• [ENTRIES SHOWN]
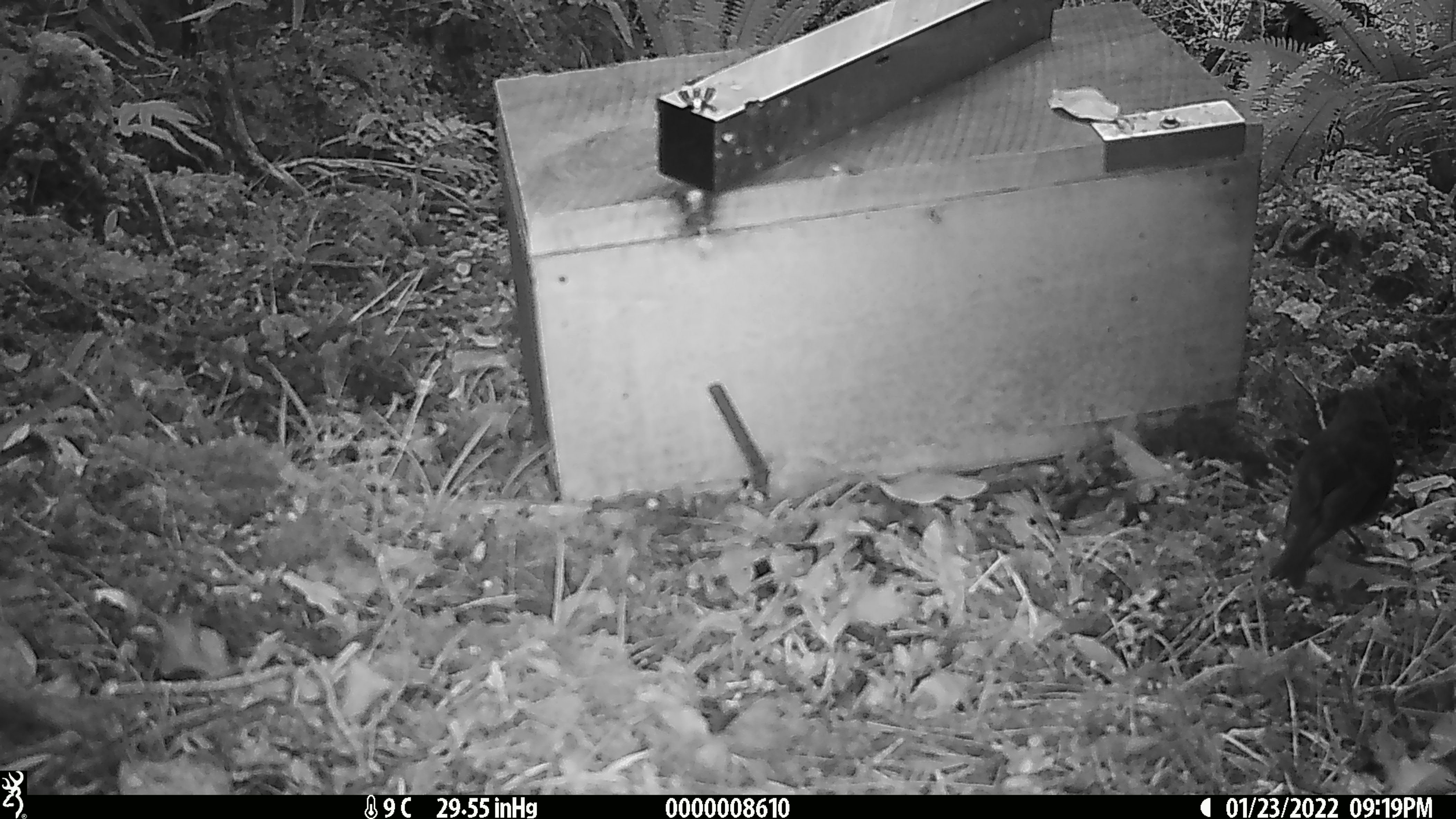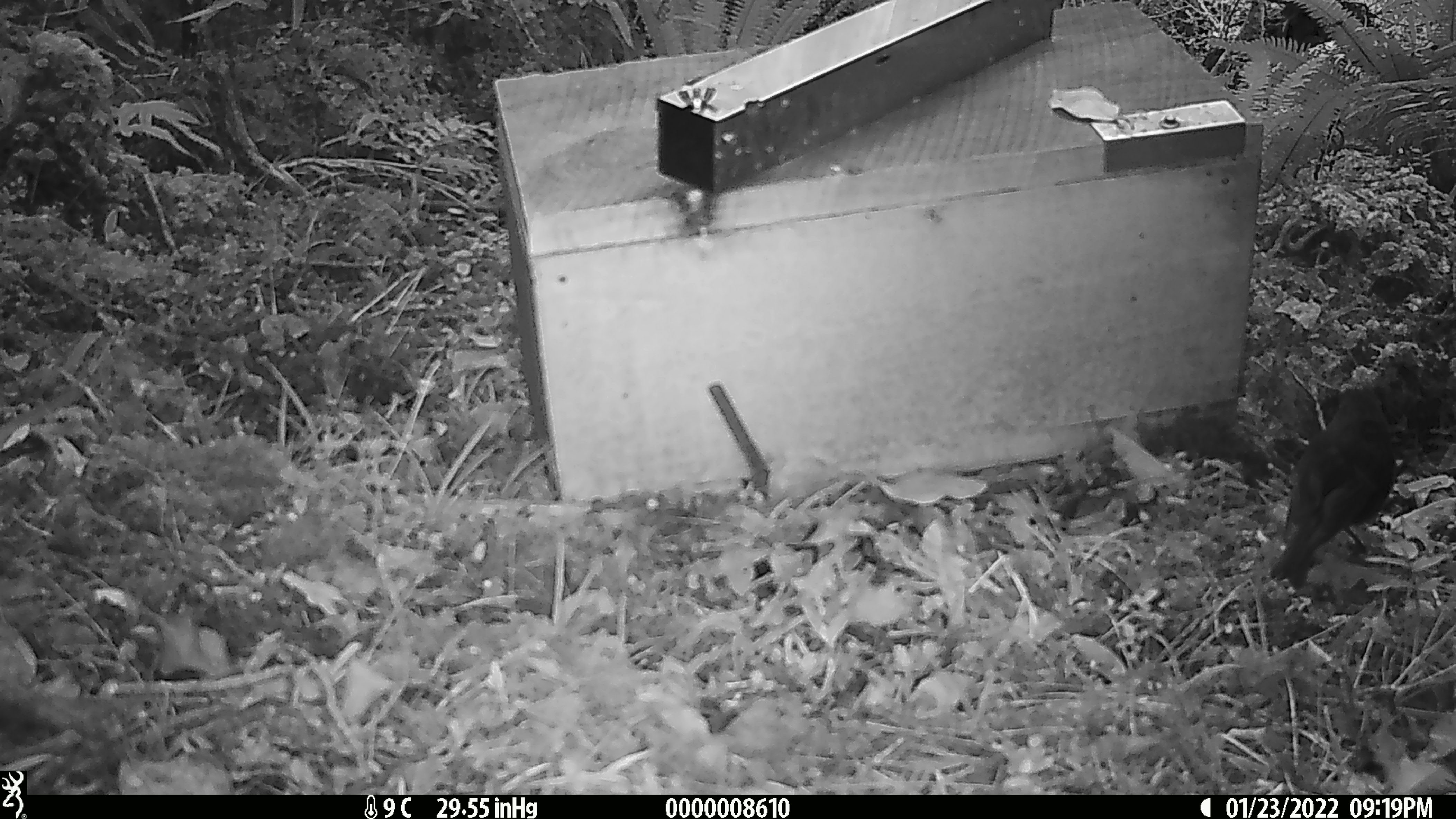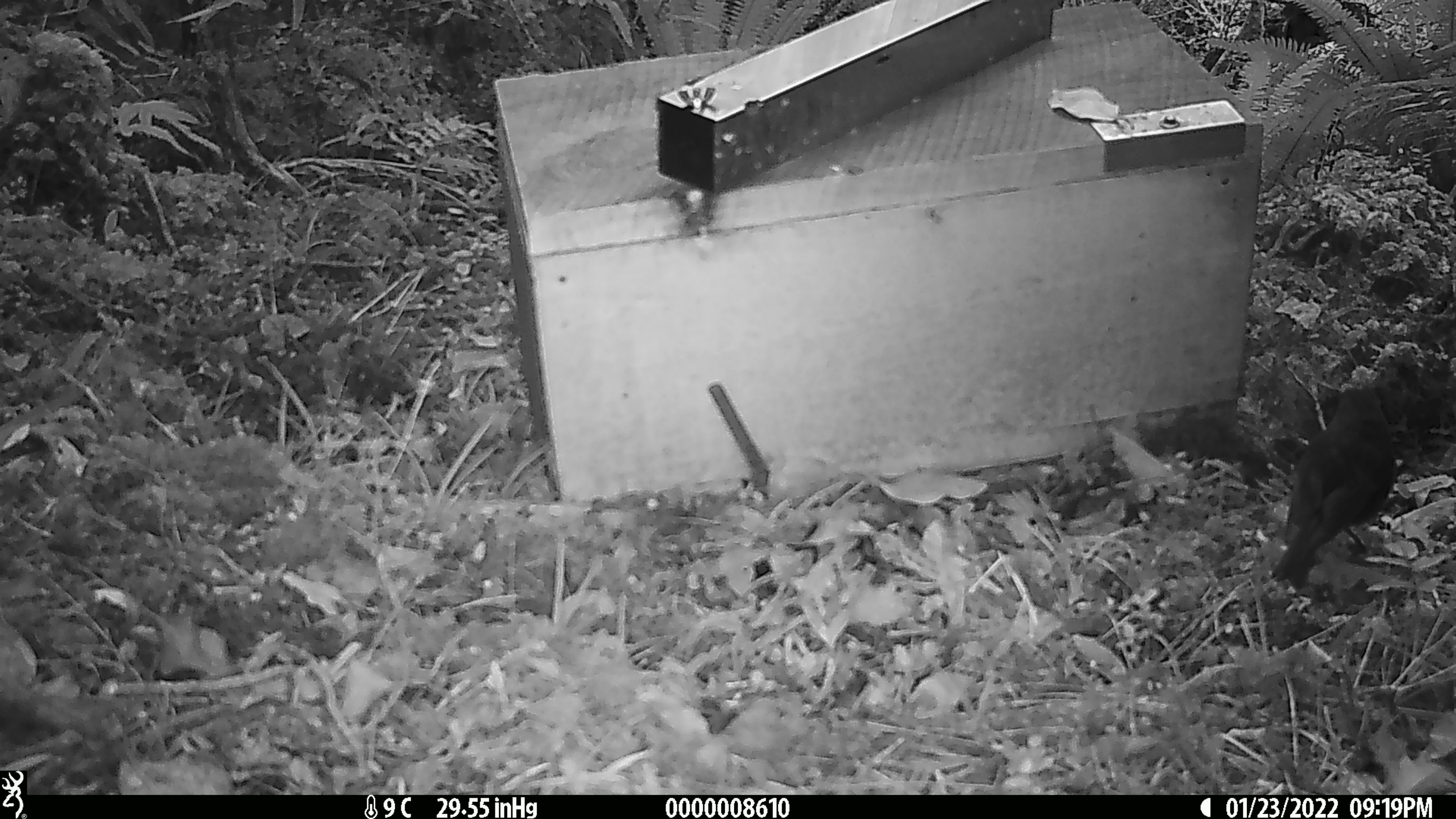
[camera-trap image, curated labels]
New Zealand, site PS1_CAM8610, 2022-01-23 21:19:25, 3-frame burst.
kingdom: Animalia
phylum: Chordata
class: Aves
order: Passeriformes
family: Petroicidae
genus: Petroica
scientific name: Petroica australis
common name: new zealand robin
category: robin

• [TASK]
Pictures are to be left out; set down everything else in the records exactly.

• [TASK OUTPUT]
[camera-trap image, curated labels]
New Zealand, site PS1_CAM8610, 2022-01-23 21:19:25, 3-frame burst.
kingdom: Animalia
phylum: Chordata
class: Aves
order: Passeriformes
family: Petroicidae
genus: Petroica
scientific name: Petroica australis
common name: new zealand robin
category: robin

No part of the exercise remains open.